Everything in the listing should be restated word for word.

(Records from a spatial question set)
#####

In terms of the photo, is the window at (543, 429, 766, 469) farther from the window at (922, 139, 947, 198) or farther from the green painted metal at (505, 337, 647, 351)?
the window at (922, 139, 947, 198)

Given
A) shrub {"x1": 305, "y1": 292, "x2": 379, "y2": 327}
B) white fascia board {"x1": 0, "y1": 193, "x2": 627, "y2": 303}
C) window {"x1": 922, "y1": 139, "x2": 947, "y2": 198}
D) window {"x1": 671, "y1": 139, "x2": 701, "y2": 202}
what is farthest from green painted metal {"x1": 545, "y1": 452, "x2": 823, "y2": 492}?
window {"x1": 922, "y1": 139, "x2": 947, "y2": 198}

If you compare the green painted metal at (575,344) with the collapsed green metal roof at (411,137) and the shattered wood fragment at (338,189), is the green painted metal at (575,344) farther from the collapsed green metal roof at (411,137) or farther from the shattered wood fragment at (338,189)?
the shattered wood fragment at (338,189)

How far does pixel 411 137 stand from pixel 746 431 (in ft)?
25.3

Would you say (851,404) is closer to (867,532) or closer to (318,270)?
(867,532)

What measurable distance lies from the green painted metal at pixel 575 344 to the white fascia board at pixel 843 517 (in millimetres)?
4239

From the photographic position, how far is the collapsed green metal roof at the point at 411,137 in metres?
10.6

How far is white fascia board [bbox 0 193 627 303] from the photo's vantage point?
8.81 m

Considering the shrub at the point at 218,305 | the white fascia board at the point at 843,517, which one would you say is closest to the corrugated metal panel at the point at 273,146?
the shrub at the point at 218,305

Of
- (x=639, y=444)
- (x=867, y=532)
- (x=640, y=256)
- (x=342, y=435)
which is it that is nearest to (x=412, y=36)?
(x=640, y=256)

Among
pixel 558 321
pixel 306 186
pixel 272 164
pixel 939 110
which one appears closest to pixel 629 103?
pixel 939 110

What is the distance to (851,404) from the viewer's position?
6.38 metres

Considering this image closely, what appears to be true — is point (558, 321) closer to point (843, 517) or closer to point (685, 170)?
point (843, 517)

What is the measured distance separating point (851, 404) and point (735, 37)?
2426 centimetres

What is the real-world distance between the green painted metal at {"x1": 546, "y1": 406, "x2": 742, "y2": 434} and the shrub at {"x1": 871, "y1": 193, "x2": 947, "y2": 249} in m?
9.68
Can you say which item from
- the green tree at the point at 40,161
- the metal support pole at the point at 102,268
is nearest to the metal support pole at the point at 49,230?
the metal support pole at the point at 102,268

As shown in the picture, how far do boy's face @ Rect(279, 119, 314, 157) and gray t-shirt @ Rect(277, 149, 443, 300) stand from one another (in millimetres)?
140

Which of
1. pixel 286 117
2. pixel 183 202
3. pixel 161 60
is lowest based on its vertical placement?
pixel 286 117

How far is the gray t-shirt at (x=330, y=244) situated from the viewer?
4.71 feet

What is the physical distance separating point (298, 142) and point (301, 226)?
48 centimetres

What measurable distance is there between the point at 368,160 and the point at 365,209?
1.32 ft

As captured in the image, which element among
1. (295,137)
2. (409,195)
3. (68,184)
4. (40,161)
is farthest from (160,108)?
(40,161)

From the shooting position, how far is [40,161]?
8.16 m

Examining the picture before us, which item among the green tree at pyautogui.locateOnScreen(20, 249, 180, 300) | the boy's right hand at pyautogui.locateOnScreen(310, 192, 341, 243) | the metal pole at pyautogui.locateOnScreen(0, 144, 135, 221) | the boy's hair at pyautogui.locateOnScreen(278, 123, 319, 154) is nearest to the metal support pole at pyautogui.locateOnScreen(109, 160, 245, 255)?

#####

#### Reply:
In terms of the photo, is the window at (543, 429, 766, 469) farther from the window at (922, 139, 947, 198) or farther from the green painted metal at (505, 337, 647, 351)?
the window at (922, 139, 947, 198)

Given
A) shrub {"x1": 305, "y1": 292, "x2": 379, "y2": 327}
B) white fascia board {"x1": 0, "y1": 193, "x2": 627, "y2": 303}
C) window {"x1": 922, "y1": 139, "x2": 947, "y2": 198}
D) window {"x1": 671, "y1": 139, "x2": 701, "y2": 202}
what is farthest from green painted metal {"x1": 545, "y1": 452, "x2": 823, "y2": 492}?
window {"x1": 922, "y1": 139, "x2": 947, "y2": 198}

If you compare the green painted metal at (575,344) with the collapsed green metal roof at (411,137) and the shattered wood fragment at (338,189), is the green painted metal at (575,344) farther from the collapsed green metal roof at (411,137) or farther from the shattered wood fragment at (338,189)?
the shattered wood fragment at (338,189)

How far does pixel 411 137 stand from pixel 746 431 (in ft)?
25.3

Would you say (851,404) is closer to (867,532) or closer to (318,270)?
(867,532)

What measurable distance lies from the green painted metal at pixel 575 344 to the white fascia board at pixel 843 517 (in millimetres)?
4239

From the photographic position, how far is the collapsed green metal roof at the point at 411,137 in metres?
10.6

How far is white fascia board [bbox 0 193 627 303] from the photo's vantage point?
8.81 m

Considering the shrub at the point at 218,305 | the white fascia board at the point at 843,517, which one would you say is closest to the corrugated metal panel at the point at 273,146?
the shrub at the point at 218,305

Of
- (x=639, y=444)
- (x=867, y=532)
- (x=640, y=256)
- (x=342, y=435)
which is it that is nearest to (x=412, y=36)?
(x=640, y=256)

Among
pixel 558 321
pixel 306 186
pixel 272 164
pixel 939 110
which one appears closest to pixel 629 103?
pixel 939 110

What is the distance to (851,404) from the viewer's position?
6.38 metres

Considering this image closely, what appears to be true — is point (558, 321) closer to point (843, 517) or closer to point (685, 170)?
point (843, 517)

What is the measured distance separating point (851, 404) and point (735, 37)?
2426 centimetres

What is the real-world distance between the green painted metal at {"x1": 546, "y1": 406, "x2": 742, "y2": 434} and the shrub at {"x1": 871, "y1": 193, "x2": 947, "y2": 249} in m?
9.68
Can you say which item from
- the green tree at the point at 40,161
- the metal support pole at the point at 102,268
is nearest to the metal support pole at the point at 49,230?
the metal support pole at the point at 102,268

As shown in the picture, how far do boy's face @ Rect(279, 119, 314, 157) and gray t-shirt @ Rect(277, 149, 443, 300) stand from one another (in millimetres)?
140

Which of
1. pixel 286 117
2. pixel 183 202
3. pixel 161 60
is lowest based on its vertical placement?
pixel 286 117

How far is the gray t-shirt at (x=330, y=244) situated from the viewer?
4.71 feet

What is the physical distance separating point (298, 142) and point (301, 226)?
48 centimetres

What measurable distance is there between the point at 368,160 and the point at 365,209?
1.32 ft

As captured in the image, which element among
1. (295,137)
2. (409,195)
3. (68,184)
4. (40,161)
is farthest from (160,108)?
(40,161)

From the shooting position, how far is [40,161]?
8.16 m

Examining the picture before us, which item among the green tree at pyautogui.locateOnScreen(20, 249, 180, 300) | the boy's right hand at pyautogui.locateOnScreen(310, 192, 341, 243) | the metal pole at pyautogui.locateOnScreen(0, 144, 135, 221) | the boy's hair at pyautogui.locateOnScreen(278, 123, 319, 154) is nearest to the metal support pole at pyautogui.locateOnScreen(109, 160, 245, 255)?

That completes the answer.